::: Information supplied :::
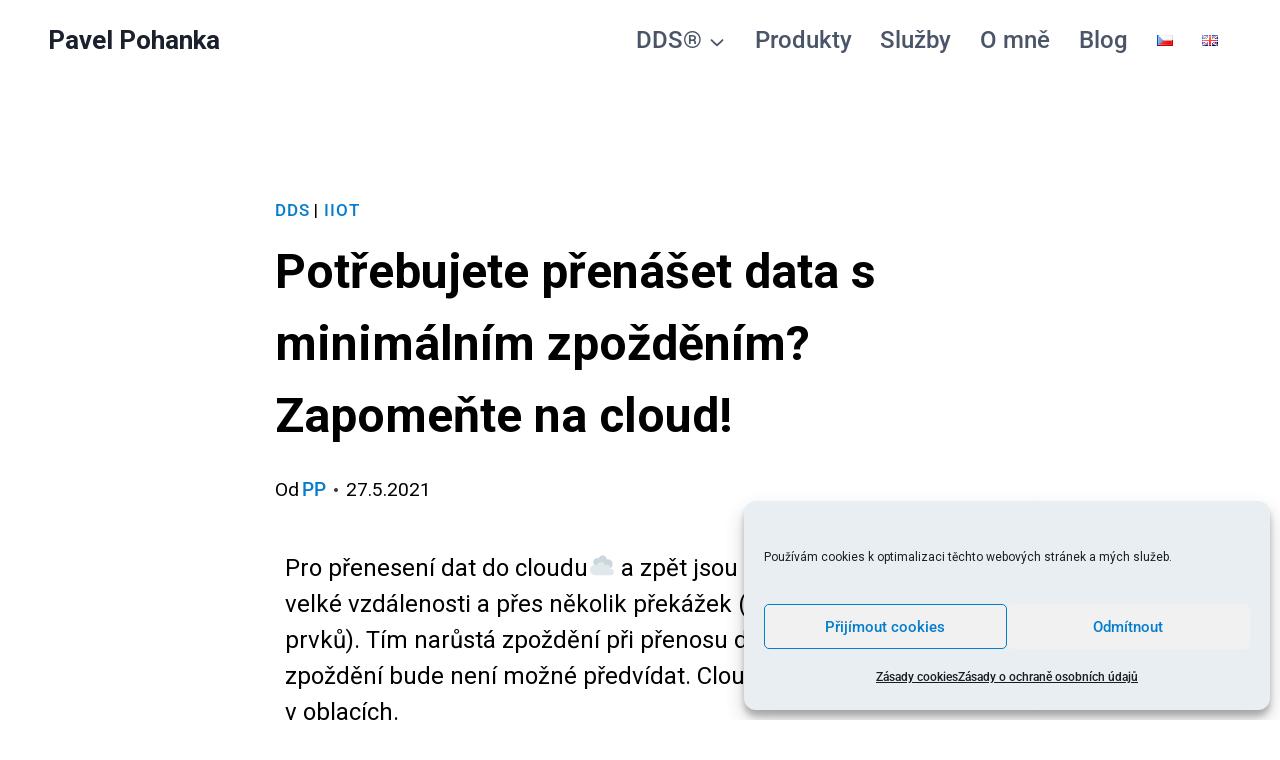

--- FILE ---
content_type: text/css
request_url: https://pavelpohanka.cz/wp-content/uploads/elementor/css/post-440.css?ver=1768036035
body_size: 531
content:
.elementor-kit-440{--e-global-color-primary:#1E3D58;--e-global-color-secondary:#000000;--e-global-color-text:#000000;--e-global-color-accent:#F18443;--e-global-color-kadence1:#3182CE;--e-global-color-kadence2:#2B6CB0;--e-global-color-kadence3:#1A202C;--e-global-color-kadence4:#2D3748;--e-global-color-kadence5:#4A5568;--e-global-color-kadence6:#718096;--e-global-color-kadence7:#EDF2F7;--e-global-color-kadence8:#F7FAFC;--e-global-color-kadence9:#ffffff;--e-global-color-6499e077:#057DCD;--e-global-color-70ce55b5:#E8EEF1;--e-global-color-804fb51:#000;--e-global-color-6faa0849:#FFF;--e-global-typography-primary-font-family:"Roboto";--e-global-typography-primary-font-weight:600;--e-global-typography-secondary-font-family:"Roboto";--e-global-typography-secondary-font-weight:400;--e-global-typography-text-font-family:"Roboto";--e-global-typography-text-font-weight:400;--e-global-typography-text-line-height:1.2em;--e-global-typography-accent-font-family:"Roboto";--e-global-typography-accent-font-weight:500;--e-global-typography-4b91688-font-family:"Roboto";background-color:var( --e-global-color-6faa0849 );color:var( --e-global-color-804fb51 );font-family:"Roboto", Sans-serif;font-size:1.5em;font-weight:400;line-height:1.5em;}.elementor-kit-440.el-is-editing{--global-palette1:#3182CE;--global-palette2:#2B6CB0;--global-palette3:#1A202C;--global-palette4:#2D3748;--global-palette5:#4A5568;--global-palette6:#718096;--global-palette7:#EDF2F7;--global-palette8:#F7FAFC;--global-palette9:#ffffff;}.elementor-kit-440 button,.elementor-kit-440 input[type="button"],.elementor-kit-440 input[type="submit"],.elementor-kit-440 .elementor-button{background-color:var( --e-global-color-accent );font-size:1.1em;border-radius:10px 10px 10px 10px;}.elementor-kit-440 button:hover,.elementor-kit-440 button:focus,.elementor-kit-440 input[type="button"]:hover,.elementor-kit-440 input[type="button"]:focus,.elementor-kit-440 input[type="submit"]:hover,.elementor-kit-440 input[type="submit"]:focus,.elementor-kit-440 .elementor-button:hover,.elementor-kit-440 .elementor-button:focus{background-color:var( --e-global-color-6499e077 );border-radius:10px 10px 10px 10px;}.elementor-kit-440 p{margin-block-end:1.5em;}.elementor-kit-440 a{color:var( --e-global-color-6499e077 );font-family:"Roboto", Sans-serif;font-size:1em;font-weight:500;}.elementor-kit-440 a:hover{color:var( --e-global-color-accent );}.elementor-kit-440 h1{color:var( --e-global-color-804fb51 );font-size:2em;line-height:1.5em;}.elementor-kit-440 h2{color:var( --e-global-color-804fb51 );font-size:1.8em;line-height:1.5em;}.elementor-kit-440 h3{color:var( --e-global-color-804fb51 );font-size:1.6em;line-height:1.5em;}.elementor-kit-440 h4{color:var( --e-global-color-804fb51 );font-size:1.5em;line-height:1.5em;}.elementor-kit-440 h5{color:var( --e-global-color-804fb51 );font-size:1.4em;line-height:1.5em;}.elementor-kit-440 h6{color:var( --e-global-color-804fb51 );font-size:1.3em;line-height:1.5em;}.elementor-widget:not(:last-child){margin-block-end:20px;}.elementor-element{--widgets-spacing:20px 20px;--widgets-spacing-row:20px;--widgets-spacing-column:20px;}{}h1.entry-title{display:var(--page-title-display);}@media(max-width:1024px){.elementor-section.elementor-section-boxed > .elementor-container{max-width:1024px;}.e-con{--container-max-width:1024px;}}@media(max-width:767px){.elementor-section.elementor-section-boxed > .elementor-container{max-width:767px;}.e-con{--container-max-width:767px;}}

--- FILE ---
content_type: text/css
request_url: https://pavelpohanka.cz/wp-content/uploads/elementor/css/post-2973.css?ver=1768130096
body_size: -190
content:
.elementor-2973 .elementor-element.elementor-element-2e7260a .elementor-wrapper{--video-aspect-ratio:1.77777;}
:::
::: Information supplied :::
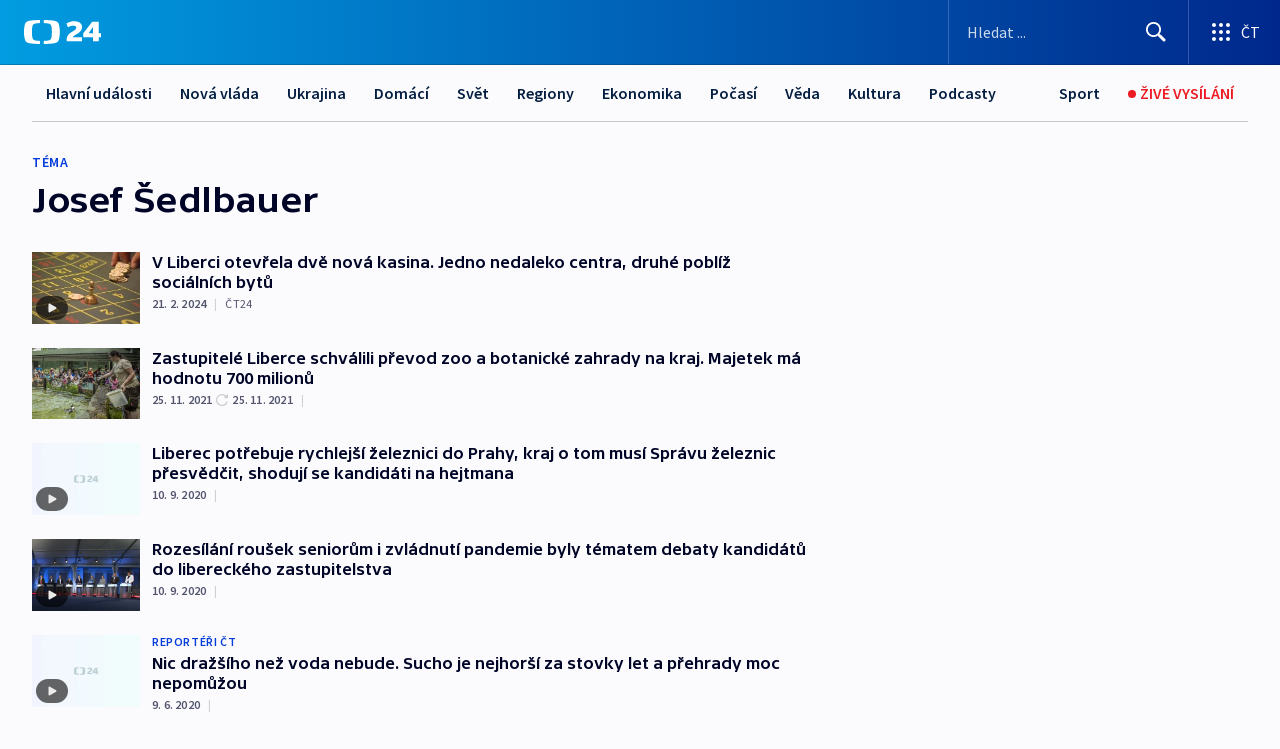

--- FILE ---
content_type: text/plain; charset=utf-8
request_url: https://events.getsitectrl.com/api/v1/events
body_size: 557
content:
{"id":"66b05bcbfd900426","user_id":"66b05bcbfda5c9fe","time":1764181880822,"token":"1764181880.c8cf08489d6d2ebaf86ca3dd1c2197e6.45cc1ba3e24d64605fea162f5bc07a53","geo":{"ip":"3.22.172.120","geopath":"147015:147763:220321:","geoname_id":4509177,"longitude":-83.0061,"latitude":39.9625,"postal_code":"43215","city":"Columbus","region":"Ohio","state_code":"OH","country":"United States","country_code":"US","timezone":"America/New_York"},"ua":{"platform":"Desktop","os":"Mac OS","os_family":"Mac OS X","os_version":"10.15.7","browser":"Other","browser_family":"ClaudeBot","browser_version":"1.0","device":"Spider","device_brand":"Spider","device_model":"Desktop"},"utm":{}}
:::
::: Information supplied :::
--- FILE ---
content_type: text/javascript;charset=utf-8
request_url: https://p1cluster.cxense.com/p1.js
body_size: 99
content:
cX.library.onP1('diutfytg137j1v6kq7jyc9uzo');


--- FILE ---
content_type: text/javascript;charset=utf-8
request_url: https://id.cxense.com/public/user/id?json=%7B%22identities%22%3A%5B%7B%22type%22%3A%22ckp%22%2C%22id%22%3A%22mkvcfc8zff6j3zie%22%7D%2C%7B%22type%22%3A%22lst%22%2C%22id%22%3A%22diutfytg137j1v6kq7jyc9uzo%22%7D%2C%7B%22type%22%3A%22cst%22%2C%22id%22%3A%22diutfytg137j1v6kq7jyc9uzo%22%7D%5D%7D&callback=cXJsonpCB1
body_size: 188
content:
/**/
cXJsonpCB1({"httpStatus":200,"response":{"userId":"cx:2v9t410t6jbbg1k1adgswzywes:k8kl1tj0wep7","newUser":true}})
:::
Take from the entries every line that has the string "uploads".

request_url: https://pavelpohanka.cz/wp-content/uploads/elementor/css/post-440.css?ver=1768036035
request_url: https://pavelpohanka.cz/wp-content/uploads/elementor/css/post-2973.css?ver=1768130096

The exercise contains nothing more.